Dear CMO:

The holidays are over. Time to end the fiscal year, hopefully with a sprint to the finish, and then move on to planning for next year. And, as I can see the Band Aids peeking through your French cuffs, you’ll no doubt resolve to do your part in the coming budget cycle to Solve World Packaging. Namely, banning the clamshell.

The clamshell is the landmine of packaging. It maims non-combatants while failing to deter “evil doers”.

Unfortunately, the clamshell exists for a reason. It prevents theft in self-service retail environments. People steal stuff out there. Retailers “request” that suppliers figure out how to deal with “slippage”. Thus, the clamshell.

Cuban wrote in his blog many months back about his rage at a Seagate 5GB puck in an impenetrable clam. Let’s face it — a hundred dollar storage device designed to fit in your pocket sold at Target? Think that might find it’s way out of a store? Maybe.

When I think of clamshells, not much compares to the Bunker Buster, below — my son’s new airsoft gun, as you see, has a half-inch wide heat seal running the entire perimeter of this three foot long behemoth. Behold the monster:

After ten minutes, several well delivered expletives, and a near miss that would have sent me to the Intensive Care Unit at Dominican Hospital, we had it open. I almost gave up twice.

A question — was someone going to walk out of the store with this? It’s three feet long. It’s merchandised behind a counter. A locked counter. With an alarm.

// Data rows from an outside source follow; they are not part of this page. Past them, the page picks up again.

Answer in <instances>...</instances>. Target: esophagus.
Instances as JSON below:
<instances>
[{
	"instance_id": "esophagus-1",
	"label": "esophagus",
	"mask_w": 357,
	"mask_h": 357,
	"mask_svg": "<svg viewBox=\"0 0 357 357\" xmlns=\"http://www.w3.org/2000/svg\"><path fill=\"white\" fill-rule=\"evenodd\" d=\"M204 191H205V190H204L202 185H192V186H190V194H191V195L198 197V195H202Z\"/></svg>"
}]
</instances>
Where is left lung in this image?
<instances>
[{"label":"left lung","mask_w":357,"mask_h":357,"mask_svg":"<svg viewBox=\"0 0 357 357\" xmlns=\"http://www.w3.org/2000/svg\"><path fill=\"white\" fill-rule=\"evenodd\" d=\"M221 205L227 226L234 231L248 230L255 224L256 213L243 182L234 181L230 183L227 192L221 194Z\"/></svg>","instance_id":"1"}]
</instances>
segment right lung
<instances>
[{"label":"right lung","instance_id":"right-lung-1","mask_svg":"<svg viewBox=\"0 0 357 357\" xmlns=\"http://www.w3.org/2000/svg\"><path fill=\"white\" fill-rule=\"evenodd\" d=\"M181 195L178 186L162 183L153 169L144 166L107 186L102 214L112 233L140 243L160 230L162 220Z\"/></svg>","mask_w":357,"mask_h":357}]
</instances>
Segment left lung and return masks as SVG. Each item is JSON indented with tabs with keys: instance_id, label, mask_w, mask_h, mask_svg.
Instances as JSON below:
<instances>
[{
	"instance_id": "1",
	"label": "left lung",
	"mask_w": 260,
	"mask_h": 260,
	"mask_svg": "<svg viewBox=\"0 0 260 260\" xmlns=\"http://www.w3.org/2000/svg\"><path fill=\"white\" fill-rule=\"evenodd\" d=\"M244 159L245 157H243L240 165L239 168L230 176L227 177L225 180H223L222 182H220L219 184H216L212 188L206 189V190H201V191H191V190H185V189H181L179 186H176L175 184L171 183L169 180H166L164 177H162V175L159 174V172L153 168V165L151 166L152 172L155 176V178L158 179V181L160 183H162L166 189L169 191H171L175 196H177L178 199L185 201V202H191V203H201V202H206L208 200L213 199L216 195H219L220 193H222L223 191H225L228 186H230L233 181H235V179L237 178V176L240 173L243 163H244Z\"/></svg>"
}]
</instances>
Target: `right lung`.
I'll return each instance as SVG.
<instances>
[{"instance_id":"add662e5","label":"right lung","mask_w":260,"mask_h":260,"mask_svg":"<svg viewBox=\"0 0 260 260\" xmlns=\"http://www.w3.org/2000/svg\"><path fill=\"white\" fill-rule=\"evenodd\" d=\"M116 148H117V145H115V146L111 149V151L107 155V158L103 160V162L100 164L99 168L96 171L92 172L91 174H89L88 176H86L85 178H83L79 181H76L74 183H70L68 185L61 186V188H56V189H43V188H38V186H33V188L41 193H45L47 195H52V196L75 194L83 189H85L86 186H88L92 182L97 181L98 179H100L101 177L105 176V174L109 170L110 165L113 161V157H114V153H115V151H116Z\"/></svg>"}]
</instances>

Church of the Customer relates what they describe as a “good” clamshell story here. This shows a Sennheiser headphone in a state of semi-unpack. For the record, your honor, this is fine at a retailer like The Good Guys, where helpful store personnel outnumber customers on a good day, but it doesn’t play at Walmart. (Neither does Sennheiser, to be honest, so it’s OK).

* * *

Key Takeaways:

> Yes, clamshells are a necessary evil. But they don’t have to be packages of mass destruction. Spot sealing every six inches would have not only secured the product, but it would have made it more exciting than a Chinese New Year to open in the store.

> Packaging should present your product as king in the most aspirational, informational way possible. That and it needs to keep evil doers from stealing it in the stores. Part of this is your responsibility and part is the retailer’s. RF and magnetic chicklets work in chain drug, mass merchants and many consumer electronics outlets. You want a good customer experience, they want to eliminate slippage. Work it out with your retailer.

> Remember that these blog things might just stick around and lots of angry opinion leaders complaining about your packaging might (just might) begin to find their way to the inbox of the guy who your manager’s boss works for. Memos like these travel at near terminal velocity on their way to your “to do” list, just so you know.

* * *

New budgets are times of hope and renewal. All things are possible. New programs, new products, new campaigns, and new packaging all spring to life in your budget deck. It’s like Springtime in Paris for finance people.

So please fix your clamshell packaging next year. Do it for the kids.